INSTRUCTIONS FOR THE TASK >> Please return the following lines word for word, with nothing changed.

Records of spatial reasoning questions
>>>>>
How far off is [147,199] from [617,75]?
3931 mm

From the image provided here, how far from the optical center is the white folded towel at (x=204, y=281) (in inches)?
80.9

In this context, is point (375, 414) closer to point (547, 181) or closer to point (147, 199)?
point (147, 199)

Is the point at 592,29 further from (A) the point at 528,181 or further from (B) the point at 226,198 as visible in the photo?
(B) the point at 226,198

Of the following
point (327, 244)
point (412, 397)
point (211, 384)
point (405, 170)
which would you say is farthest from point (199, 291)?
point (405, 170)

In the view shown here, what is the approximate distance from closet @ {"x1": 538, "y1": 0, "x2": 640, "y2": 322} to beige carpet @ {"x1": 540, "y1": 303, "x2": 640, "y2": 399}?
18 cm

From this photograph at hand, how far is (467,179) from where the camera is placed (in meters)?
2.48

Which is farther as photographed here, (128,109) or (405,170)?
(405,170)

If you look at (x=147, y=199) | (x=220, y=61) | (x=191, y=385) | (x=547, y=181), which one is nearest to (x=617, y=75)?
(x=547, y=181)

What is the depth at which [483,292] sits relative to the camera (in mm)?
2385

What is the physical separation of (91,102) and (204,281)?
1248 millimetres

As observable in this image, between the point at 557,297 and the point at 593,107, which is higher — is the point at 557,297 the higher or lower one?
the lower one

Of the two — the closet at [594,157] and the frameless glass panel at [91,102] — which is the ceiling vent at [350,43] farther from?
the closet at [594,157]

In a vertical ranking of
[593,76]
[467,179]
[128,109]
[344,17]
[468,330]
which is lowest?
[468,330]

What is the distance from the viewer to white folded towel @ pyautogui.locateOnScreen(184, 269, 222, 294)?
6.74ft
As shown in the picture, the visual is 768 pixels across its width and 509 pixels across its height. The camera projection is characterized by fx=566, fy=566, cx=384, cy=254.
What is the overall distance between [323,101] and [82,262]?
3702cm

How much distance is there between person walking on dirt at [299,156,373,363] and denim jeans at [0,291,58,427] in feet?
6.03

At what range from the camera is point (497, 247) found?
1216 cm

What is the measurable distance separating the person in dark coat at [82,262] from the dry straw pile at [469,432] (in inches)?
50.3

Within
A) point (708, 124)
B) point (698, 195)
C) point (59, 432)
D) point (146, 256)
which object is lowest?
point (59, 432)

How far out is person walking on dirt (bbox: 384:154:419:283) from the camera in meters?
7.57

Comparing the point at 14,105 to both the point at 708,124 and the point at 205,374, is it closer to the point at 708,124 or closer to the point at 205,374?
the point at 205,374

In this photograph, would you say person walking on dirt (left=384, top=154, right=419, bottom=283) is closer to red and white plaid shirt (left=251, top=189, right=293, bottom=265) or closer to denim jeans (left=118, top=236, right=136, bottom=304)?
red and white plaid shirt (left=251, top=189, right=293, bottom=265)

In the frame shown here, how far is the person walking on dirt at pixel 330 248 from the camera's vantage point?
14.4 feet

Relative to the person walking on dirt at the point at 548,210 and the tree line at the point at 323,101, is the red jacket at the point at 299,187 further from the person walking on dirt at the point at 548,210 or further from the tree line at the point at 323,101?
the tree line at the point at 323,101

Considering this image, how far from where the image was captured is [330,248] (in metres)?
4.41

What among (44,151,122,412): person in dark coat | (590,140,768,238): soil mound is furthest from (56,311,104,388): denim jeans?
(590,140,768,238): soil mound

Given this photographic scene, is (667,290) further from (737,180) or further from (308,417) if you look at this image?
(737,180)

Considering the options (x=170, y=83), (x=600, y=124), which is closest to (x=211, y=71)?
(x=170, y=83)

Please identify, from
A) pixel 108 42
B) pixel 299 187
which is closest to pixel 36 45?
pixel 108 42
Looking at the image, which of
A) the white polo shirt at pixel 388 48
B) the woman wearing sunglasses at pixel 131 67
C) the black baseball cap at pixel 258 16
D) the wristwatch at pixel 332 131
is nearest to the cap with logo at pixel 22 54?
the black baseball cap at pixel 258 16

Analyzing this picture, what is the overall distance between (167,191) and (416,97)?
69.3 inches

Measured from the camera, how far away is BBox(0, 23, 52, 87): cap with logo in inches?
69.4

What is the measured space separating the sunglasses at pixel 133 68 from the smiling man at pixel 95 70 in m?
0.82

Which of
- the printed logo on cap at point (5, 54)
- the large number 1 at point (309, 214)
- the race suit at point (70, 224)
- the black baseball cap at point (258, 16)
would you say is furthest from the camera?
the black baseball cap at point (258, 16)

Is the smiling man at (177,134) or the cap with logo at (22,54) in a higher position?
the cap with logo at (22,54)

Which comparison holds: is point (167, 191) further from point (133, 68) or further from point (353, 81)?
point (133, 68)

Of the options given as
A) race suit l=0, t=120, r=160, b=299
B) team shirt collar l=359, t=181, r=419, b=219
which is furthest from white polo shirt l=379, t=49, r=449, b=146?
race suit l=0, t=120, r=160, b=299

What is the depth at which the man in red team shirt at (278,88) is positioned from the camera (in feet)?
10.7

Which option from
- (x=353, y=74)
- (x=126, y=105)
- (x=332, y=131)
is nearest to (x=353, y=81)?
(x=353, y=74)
<<<<<
EXERCISE OUTPUT >>
How far off is [147,199] from [617,75]?
3931 mm

From the image provided here, how far from the optical center is the white folded towel at (x=204, y=281) (in inches)?
80.9

In this context, is point (375, 414) closer to point (547, 181) or closer to point (147, 199)?
point (147, 199)

Is the point at 592,29 further from (A) the point at 528,181 or further from (B) the point at 226,198 as visible in the photo?
(B) the point at 226,198

Of the following
point (327, 244)
point (412, 397)
point (211, 384)
point (405, 170)
which would you say is farthest from point (199, 291)?
point (405, 170)

In the view shown here, what is the approximate distance from closet @ {"x1": 538, "y1": 0, "x2": 640, "y2": 322} to beige carpet @ {"x1": 540, "y1": 303, "x2": 640, "y2": 399}?
18 cm

From this photograph at hand, how far is (467,179) from where the camera is placed (in meters)?
2.48

Which is farther as photographed here, (128,109) or (405,170)?
(405,170)

If you look at (x=147, y=199) | (x=220, y=61) | (x=191, y=385) | (x=547, y=181), which one is nearest to (x=617, y=75)?
(x=547, y=181)

What is the depth at which [483,292] sits relative to the camera (in mm)?
2385

What is the physical separation of (91,102) and (204,281)?
1248 millimetres

As observable in this image, between the point at 557,297 and the point at 593,107, which is higher — is the point at 557,297 the higher or lower one?
the lower one

Of the two — the closet at [594,157] and the frameless glass panel at [91,102] — which is the ceiling vent at [350,43] farther from?
the closet at [594,157]

In a vertical ranking of
[593,76]
[467,179]
[128,109]
[344,17]
[468,330]
which is lowest?
[468,330]

What is the distance from the viewer to white folded towel @ pyautogui.locateOnScreen(184, 269, 222, 294)?
6.74ft
As shown in the picture, the visual is 768 pixels across its width and 509 pixels across its height. The camera projection is characterized by fx=566, fy=566, cx=384, cy=254.
What is the overall distance between [323,101] and [82,262]?
3702cm

How much distance is there between person walking on dirt at [299,156,373,363] and denim jeans at [0,291,58,427] in feet?
6.03

At what range from the camera is point (497, 247) found?
1216 cm

What is the measurable distance separating the person in dark coat at [82,262] from the dry straw pile at [469,432] (in inches)?
50.3

Within
A) point (708, 124)
B) point (698, 195)
C) point (59, 432)
D) point (146, 256)
which object is lowest?
point (59, 432)

How far out is person walking on dirt (bbox: 384:154:419:283) from the camera in meters?
7.57

Comparing the point at 14,105 to both the point at 708,124 and the point at 205,374, is it closer to the point at 708,124 or closer to the point at 205,374?
the point at 205,374

In this photograph, would you say person walking on dirt (left=384, top=154, right=419, bottom=283) is closer to red and white plaid shirt (left=251, top=189, right=293, bottom=265) or closer to denim jeans (left=118, top=236, right=136, bottom=304)?
red and white plaid shirt (left=251, top=189, right=293, bottom=265)

In the frame shown here, how far is the person walking on dirt at pixel 330 248 from the camera's vantage point?
14.4 feet

Relative to the person walking on dirt at the point at 548,210 and the tree line at the point at 323,101, is the red jacket at the point at 299,187 further from the person walking on dirt at the point at 548,210 or further from the tree line at the point at 323,101?
the tree line at the point at 323,101

Considering this image, how far from where the image was captured is [330,248] (in metres)?
4.41

What among (44,151,122,412): person in dark coat | (590,140,768,238): soil mound is furthest from (56,311,104,388): denim jeans?
(590,140,768,238): soil mound

Given this photographic scene, is (667,290) further from (737,180) or further from (308,417) if you look at this image?
(737,180)

Considering the options (x=170, y=83), (x=600, y=124), which is closest to (x=211, y=71)?
(x=170, y=83)

Please identify, from
A) pixel 108 42
B) pixel 299 187
which is closest to pixel 36 45?
pixel 108 42
Looking at the image, which of
A) the white polo shirt at pixel 388 48
B) the woman wearing sunglasses at pixel 131 67
C) the black baseball cap at pixel 258 16
D) the wristwatch at pixel 332 131
is nearest to the cap with logo at pixel 22 54?
the black baseball cap at pixel 258 16

Analyzing this picture, what is the overall distance between (167,191) and (416,97)?
69.3 inches

Measured from the camera, how far away is BBox(0, 23, 52, 87): cap with logo in inches?
69.4

What is the measured space separating the sunglasses at pixel 133 68 from the smiling man at pixel 95 70 in m?
0.82

Which of
- the printed logo on cap at point (5, 54)
- the large number 1 at point (309, 214)
- the race suit at point (70, 224)
- the black baseball cap at point (258, 16)
would you say is furthest from the camera?
the black baseball cap at point (258, 16)

Is the smiling man at (177,134) or the cap with logo at (22,54) in a higher position?
the cap with logo at (22,54)

Which comparison holds: is point (167, 191) further from point (133, 68) or further from point (353, 81)?
point (133, 68)

Of the options given as
A) race suit l=0, t=120, r=160, b=299
B) team shirt collar l=359, t=181, r=419, b=219
which is furthest from white polo shirt l=379, t=49, r=449, b=146?
race suit l=0, t=120, r=160, b=299

What is the depth at which the man in red team shirt at (278,88) is positioned from the camera (in feet)?
10.7

Which option from
- (x=353, y=74)
- (x=126, y=105)
- (x=332, y=131)
is nearest to (x=353, y=81)?
(x=353, y=74)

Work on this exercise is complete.